## begin
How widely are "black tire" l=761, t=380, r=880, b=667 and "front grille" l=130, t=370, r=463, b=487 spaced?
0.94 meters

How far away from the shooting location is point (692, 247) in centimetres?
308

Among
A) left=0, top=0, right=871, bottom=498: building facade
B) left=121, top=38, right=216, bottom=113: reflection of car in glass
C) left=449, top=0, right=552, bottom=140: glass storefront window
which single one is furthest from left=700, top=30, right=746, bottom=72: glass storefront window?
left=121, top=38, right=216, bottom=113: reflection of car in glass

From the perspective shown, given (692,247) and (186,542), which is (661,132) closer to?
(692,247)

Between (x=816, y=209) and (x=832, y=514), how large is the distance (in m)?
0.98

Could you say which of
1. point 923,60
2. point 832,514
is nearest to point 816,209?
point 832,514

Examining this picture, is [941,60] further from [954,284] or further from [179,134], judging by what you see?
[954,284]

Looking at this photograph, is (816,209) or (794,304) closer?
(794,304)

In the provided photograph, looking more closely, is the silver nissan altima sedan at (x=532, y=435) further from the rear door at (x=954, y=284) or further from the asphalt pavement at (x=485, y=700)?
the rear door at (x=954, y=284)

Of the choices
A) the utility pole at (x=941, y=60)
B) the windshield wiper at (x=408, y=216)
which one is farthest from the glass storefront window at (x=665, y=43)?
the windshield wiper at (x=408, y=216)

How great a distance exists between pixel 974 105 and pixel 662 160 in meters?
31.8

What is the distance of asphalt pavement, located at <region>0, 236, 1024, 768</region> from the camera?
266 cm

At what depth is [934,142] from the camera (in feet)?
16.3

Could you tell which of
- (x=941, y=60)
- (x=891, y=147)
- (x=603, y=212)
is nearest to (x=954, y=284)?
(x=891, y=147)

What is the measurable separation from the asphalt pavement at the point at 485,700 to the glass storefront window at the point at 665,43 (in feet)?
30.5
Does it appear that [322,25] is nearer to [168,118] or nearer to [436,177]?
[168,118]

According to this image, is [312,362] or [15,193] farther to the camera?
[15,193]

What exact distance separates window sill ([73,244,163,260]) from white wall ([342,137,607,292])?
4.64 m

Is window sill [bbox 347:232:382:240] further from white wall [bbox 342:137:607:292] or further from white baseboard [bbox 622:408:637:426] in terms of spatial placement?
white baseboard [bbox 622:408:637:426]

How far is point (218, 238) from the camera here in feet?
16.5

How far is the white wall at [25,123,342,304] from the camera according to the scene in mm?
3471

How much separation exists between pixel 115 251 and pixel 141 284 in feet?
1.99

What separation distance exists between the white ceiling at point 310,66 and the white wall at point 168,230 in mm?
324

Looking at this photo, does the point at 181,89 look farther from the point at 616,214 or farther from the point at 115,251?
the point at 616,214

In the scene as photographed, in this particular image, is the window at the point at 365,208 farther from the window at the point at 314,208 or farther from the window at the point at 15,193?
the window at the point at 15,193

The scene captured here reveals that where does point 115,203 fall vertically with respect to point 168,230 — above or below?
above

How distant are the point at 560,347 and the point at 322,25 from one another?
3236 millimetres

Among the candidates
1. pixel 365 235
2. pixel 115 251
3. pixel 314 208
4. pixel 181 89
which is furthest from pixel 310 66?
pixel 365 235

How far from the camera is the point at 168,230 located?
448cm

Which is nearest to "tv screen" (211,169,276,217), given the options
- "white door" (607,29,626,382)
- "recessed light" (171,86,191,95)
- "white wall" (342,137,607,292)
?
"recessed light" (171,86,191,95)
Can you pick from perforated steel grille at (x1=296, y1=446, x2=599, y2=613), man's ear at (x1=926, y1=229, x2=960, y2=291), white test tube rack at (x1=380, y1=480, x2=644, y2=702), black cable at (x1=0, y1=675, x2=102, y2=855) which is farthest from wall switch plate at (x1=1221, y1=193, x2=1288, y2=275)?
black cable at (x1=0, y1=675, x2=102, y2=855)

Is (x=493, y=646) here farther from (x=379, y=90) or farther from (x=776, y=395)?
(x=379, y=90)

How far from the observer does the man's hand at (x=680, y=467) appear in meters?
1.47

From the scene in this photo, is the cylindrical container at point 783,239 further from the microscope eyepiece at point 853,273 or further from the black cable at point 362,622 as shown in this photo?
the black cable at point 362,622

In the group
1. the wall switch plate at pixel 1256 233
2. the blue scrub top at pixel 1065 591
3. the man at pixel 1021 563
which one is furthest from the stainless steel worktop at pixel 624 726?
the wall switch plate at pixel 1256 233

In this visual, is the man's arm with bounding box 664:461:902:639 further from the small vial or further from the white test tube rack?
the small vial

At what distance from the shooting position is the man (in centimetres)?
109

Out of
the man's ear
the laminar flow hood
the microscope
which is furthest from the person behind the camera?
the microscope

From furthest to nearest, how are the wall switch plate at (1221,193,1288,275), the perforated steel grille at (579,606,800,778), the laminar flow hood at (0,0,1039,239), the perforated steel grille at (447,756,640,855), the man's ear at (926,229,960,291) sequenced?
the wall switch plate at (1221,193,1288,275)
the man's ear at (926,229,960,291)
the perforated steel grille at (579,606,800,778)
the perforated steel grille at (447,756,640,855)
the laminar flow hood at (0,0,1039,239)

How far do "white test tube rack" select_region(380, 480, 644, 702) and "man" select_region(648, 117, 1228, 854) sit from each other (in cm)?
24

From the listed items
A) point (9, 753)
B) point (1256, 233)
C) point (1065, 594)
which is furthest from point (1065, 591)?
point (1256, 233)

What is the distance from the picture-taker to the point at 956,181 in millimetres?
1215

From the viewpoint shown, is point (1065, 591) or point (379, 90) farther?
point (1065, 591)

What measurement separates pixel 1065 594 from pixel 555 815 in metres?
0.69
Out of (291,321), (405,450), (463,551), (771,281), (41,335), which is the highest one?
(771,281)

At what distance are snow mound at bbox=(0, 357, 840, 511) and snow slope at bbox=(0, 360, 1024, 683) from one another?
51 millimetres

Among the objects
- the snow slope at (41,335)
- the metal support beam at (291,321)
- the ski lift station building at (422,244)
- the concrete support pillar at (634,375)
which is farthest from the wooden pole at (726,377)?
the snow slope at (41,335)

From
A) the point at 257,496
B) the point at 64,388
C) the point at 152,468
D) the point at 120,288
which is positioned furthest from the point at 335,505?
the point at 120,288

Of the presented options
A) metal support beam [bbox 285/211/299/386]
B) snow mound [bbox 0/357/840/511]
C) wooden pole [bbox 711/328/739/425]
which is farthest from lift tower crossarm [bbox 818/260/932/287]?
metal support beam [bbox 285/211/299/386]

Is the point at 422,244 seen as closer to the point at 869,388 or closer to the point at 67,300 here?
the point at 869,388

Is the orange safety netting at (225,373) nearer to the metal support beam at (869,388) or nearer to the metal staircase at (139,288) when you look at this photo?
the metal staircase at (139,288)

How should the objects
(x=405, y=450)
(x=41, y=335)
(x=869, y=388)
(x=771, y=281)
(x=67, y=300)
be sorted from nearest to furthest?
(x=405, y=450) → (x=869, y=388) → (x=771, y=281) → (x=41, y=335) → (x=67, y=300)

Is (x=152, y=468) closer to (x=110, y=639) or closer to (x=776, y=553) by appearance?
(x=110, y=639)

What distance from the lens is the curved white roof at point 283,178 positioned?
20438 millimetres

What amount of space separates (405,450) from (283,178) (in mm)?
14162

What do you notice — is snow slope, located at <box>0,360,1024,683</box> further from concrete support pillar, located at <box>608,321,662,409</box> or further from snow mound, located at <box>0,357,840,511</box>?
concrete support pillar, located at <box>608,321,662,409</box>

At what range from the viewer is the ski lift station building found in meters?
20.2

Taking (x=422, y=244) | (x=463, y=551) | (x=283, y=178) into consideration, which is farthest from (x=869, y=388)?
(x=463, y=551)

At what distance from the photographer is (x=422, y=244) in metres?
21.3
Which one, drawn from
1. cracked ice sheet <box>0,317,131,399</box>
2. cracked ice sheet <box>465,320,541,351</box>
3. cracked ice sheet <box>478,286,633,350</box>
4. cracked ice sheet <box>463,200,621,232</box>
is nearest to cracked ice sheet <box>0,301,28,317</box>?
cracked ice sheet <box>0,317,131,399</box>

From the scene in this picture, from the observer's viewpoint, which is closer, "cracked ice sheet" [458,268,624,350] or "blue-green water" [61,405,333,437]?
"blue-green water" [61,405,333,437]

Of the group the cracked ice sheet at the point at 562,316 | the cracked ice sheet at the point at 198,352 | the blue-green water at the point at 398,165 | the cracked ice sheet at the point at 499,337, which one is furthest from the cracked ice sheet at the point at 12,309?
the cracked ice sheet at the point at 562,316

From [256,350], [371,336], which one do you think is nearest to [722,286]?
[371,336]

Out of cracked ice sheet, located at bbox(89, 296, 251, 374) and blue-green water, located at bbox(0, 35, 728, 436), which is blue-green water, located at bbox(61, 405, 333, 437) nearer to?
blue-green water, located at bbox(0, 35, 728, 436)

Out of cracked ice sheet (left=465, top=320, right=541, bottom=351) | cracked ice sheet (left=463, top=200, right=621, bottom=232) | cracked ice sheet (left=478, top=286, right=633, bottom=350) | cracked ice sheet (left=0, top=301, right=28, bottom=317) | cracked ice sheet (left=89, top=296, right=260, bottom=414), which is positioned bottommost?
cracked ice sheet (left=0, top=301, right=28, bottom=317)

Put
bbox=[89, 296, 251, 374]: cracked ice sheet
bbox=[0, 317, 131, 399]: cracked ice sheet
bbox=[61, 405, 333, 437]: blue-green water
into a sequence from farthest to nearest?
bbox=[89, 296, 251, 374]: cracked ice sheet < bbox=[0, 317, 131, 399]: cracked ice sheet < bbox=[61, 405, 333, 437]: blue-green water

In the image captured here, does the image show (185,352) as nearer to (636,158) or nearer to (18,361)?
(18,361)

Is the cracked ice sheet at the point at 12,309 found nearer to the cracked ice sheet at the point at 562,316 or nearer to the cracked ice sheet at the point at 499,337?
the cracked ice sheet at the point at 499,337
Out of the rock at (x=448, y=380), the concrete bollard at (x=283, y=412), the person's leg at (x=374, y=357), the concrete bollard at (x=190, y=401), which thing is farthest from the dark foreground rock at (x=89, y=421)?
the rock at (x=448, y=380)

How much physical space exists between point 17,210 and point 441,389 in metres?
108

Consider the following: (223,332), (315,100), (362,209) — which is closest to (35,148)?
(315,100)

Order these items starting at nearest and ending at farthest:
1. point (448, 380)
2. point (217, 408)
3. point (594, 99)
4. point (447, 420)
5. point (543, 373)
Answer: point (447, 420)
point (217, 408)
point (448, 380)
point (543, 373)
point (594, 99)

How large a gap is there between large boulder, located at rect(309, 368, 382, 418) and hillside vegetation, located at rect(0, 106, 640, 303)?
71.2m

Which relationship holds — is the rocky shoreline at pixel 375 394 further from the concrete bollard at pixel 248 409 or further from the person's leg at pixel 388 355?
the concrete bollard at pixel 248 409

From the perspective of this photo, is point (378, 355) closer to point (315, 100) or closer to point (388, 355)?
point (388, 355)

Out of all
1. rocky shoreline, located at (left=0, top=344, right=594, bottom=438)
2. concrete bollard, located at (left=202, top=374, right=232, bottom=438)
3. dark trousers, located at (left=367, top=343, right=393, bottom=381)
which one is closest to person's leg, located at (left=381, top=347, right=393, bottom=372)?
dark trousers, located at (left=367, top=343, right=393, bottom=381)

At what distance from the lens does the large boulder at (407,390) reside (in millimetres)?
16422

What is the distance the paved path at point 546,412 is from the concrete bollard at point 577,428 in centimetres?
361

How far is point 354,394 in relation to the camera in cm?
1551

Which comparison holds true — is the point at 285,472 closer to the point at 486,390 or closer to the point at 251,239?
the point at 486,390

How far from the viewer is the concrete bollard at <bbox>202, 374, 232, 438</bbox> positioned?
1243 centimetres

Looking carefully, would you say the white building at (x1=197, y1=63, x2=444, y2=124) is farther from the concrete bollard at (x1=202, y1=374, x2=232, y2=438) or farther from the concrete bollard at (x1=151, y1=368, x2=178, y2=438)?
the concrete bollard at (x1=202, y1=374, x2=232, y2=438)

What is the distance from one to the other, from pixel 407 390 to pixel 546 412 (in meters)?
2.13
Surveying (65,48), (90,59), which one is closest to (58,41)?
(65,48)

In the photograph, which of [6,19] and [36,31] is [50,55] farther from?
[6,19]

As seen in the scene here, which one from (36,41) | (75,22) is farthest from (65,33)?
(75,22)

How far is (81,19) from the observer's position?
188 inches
## end
# Exercise task
Reproduce the lines of the records above exactly, from the line with "In the group" to the line with "51 millimetres", both included.

# Result below
In the group
1. the wall switch plate at pixel 1256 233
2. the blue scrub top at pixel 1065 591
3. the man at pixel 1021 563
which one is furthest from the stainless steel worktop at pixel 624 726?
the wall switch plate at pixel 1256 233

In this visual, is the man's arm with bounding box 664:461:902:639 further from the small vial or further from the white test tube rack?
the small vial

At what distance from the shooting position is the man (in centimetres)?
109

Out of
the man's ear
the laminar flow hood
the microscope
which is furthest from the person behind the camera?
the microscope

From furthest to nearest, how are the wall switch plate at (1221,193,1288,275), the perforated steel grille at (579,606,800,778), the laminar flow hood at (0,0,1039,239), the perforated steel grille at (447,756,640,855), the man's ear at (926,229,960,291) sequenced?
the wall switch plate at (1221,193,1288,275)
the man's ear at (926,229,960,291)
the perforated steel grille at (579,606,800,778)
the perforated steel grille at (447,756,640,855)
the laminar flow hood at (0,0,1039,239)

How far do "white test tube rack" select_region(380, 480, 644, 702) and "man" select_region(648, 117, 1228, 854) sit from each other (in cm)?
24

From the listed items
A) point (9, 753)
B) point (1256, 233)
C) point (1065, 594)
which is furthest from point (1065, 591)?
point (1256, 233)

What is the distance from the picture-taker to the point at 956,181 in millimetres?
1215

From the viewpoint shown, is point (1065, 591) or point (379, 90) farther?
point (1065, 591)

What measurement separates pixel 1065 594 from pixel 555 815 in metres?
0.69
Out of (291,321), (405,450), (463,551), (771,281), (41,335), which is the highest one?
(771,281)

At what distance are snow mound at bbox=(0, 357, 840, 511) and snow slope at bbox=(0, 360, 1024, 683) from one another?
51 millimetres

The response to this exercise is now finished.